ANTECEDENTES Y CONSIDERACIONES 1. Los hechos que determinaron la acción constitucional impetrada, las pretensiones del demandante y los informes rendidos por las entidades accionadas, fueron consignados por el a-quo de la forma como sigue: (…)Lo sustancial de la información que aporta el accionante VILLANEDA LARGO, se puede sintetizar así: (i) en agosto 6 de 2002 fue víctima de secuestro con otras personas por parte de grupos al margen de la ley –Frente 47 de las Farc- en zona norte forestal de cartón Colombia lo cual fue de conocimiento público y denunciado ante la Comisión Nacional de Reparación desde hace varios años y entregado a Acción social, donde se encuentra archivada la investigación;
(ii) la UARIV dice que se aceptan como víctimas pero no proceden a la reparación y aunque se encuentra inscrito como tal a varios compañeros les pagaron la indemnización –anexa copia de una de ellas- hace más de dos años pero a él no le dan respuesta de la suya; (iii) aduce que en Colombia secuestran a las personas los grupos armados al margen de la ley y por falta de seguridad del Estado tienen derecho a la reparación y no hay quien responda por las mismas, máxime que luego de perder su libertad ha tocado todas las puertas para que lo aceptaran como víctima y aunque la unidad los incluyó nunca pagaron la reparación, perdió todas sus propiedades como consecuencia del secuestro y se encuentra en calidad deplorable, y (iv) indica que es muy difícil recuperarse sicológicamente y darse una estabilidad económica en un sitio diferente al que vivía y alude que la Corte ha ordenado a Acción Social que repare a víctimas del conflicto armado.
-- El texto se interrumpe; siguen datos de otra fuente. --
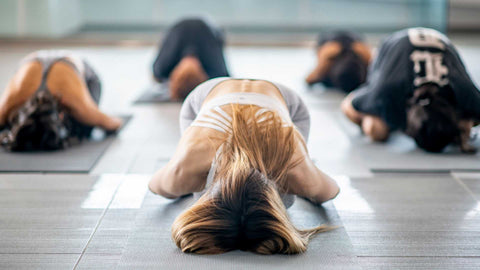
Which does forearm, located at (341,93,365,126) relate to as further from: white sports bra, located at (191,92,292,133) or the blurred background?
the blurred background

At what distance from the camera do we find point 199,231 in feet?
5.82

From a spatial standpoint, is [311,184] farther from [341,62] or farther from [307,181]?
[341,62]

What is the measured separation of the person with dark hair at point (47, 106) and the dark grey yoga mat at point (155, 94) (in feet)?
3.29

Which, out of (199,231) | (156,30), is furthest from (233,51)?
(199,231)

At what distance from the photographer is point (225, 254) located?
1819mm

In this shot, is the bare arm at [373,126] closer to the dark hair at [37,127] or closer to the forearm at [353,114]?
the forearm at [353,114]

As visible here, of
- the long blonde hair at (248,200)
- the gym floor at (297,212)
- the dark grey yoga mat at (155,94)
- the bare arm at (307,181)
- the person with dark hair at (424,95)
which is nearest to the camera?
the long blonde hair at (248,200)

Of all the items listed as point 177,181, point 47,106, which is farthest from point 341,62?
point 177,181

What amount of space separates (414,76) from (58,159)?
6.70ft

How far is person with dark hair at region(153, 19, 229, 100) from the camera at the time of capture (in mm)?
4164

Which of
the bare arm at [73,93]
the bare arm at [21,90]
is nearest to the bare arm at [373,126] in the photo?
the bare arm at [73,93]

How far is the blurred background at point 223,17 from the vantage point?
6918 mm

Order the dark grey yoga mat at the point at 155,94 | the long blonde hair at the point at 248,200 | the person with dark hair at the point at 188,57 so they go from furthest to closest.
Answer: the dark grey yoga mat at the point at 155,94, the person with dark hair at the point at 188,57, the long blonde hair at the point at 248,200

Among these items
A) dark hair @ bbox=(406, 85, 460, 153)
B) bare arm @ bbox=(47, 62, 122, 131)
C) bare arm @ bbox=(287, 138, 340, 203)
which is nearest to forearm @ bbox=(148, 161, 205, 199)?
bare arm @ bbox=(287, 138, 340, 203)
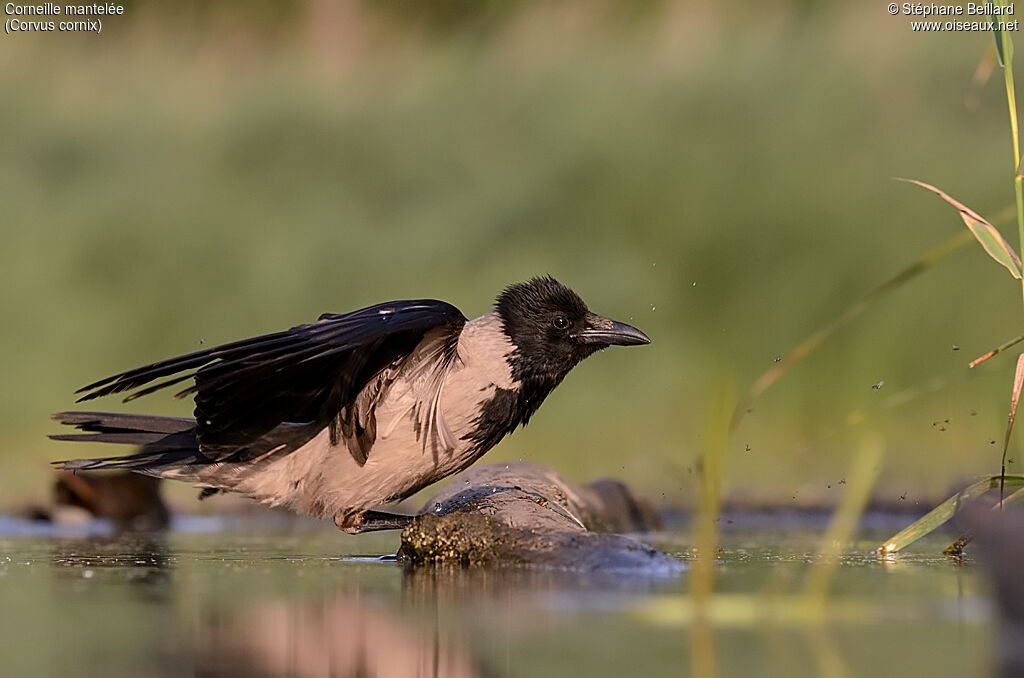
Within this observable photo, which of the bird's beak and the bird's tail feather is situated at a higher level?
the bird's beak

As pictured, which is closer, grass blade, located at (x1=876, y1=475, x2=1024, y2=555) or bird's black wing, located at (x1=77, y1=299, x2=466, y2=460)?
bird's black wing, located at (x1=77, y1=299, x2=466, y2=460)

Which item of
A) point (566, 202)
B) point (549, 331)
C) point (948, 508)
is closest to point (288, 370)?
point (549, 331)

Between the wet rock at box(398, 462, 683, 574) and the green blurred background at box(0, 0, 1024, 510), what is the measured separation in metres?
2.79

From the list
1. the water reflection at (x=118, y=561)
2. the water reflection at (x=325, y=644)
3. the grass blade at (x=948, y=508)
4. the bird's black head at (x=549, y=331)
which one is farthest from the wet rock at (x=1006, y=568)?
the bird's black head at (x=549, y=331)

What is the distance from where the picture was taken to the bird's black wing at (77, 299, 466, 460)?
5.88 m

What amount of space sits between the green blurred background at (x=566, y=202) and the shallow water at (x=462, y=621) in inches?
156

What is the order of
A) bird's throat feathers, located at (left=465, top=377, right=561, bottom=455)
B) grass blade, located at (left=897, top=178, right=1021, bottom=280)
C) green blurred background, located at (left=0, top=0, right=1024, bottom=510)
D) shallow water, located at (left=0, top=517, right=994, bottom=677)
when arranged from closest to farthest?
1. shallow water, located at (left=0, top=517, right=994, bottom=677)
2. grass blade, located at (left=897, top=178, right=1021, bottom=280)
3. bird's throat feathers, located at (left=465, top=377, right=561, bottom=455)
4. green blurred background, located at (left=0, top=0, right=1024, bottom=510)

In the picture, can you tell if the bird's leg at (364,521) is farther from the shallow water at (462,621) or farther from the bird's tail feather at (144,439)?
the bird's tail feather at (144,439)

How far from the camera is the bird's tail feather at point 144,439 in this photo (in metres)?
7.03

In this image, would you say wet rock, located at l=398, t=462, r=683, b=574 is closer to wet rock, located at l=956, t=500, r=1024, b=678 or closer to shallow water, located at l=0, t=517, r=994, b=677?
shallow water, located at l=0, t=517, r=994, b=677

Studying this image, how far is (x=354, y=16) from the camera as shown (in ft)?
49.6

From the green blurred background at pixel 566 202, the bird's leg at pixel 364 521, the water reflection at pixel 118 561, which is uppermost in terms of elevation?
the green blurred background at pixel 566 202

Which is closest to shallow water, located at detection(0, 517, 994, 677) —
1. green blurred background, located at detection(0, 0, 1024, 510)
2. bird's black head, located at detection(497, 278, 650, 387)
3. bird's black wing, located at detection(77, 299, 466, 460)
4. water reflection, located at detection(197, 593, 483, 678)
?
water reflection, located at detection(197, 593, 483, 678)

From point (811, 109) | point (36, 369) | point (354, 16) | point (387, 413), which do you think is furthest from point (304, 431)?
point (354, 16)
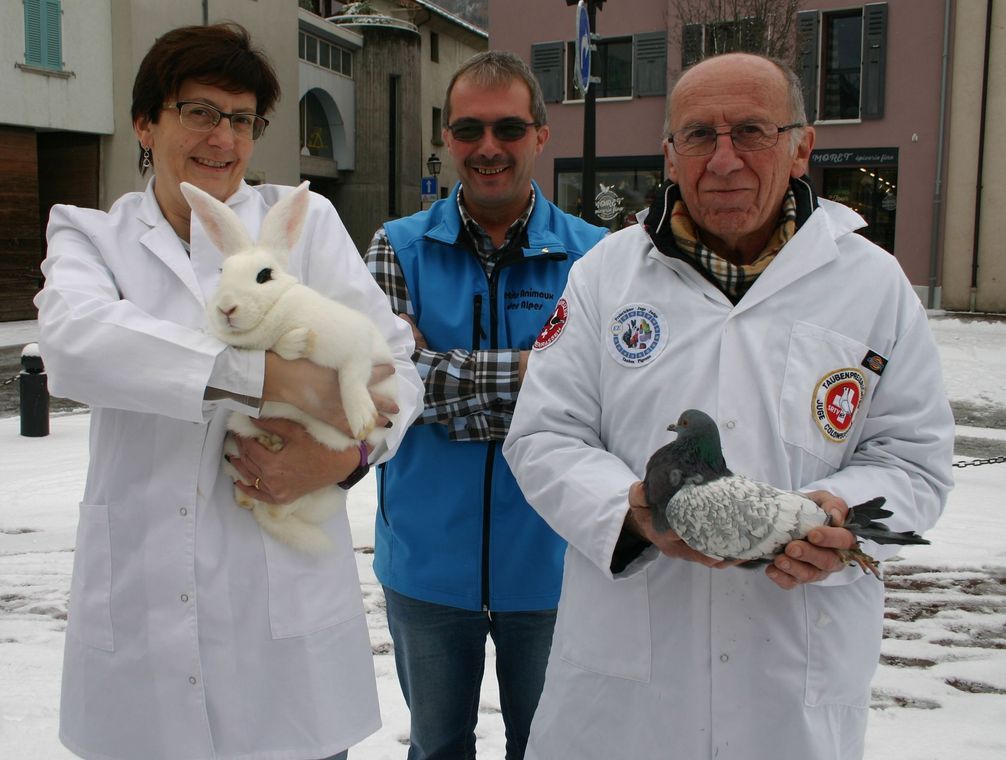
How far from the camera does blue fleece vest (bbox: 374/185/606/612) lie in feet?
8.95

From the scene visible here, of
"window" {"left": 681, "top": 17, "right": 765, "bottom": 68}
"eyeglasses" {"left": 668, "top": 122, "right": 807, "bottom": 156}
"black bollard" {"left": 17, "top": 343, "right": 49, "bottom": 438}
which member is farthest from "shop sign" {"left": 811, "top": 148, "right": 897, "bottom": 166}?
"eyeglasses" {"left": 668, "top": 122, "right": 807, "bottom": 156}

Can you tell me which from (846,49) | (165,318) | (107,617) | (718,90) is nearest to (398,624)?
(107,617)

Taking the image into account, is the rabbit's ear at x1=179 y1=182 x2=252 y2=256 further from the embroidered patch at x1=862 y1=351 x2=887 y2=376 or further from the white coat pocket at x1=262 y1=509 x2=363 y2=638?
the embroidered patch at x1=862 y1=351 x2=887 y2=376

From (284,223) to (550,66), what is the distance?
2304 cm

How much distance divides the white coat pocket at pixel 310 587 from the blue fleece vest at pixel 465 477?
56cm

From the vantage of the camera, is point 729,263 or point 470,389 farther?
point 470,389

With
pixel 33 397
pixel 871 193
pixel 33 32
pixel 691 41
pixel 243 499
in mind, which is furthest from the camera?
pixel 691 41

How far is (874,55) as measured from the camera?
66.2ft

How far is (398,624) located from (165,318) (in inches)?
49.6

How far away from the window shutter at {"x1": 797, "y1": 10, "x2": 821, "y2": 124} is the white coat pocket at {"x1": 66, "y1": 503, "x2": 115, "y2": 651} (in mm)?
20899

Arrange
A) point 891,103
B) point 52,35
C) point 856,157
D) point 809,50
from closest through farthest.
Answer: point 52,35, point 891,103, point 809,50, point 856,157

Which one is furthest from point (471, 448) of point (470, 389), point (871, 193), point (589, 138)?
point (871, 193)

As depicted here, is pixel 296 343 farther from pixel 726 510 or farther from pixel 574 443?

Pide en consecuencia, se protejan sus derechos fundamentales a la vida en condiciones dignas y a la reparación por el secuestro de que fue víctima, así como por las secuelas que hasta la fecha no le han sido resarcidas. 3.- CONTESTACIÓN Dentro del término oportuno el Ministerio de Salud y de la Protección Social, así como el Departamento de (sic) Administrativo para la Prosperidad Social, dieron respuesta a la presente acción, así: 3.1.- El Jefe de la oficina Jurídica del Ministerio de Salud solicita se declare improcedente la acción constitucional por falta de legitimación por pasiva, por cuanto no ha violado o amenazado los derechos fundamentales reclamados.
Expresa que las funciones del Ministerio se encuentran consagradas en diversa normativa y como ente rector en materia de salud le corresponde diseñar las grandes políticas y establecer normas técnicas de calidad que se deben aplicar en la prestación de servicios de salud y controlar los factores de riesgo, sin que se encuentre dentro de sus funciones resolver las solicitudes pretendidas por el accionante.
Pide en consecuencia se desvincule el Ministerio del presente trámite. 3.3.- Por parte del Jefe de la Oficina Jurídica del Departamento Administrativo para la Prosperidad Social, informa que es la UARIV la entidad encargada de atender a las personas que han sufrido los rigores del conflicto armado y por ende la entidad carece de legitimación por pasiva para ser accionada dentro de la referida tutela.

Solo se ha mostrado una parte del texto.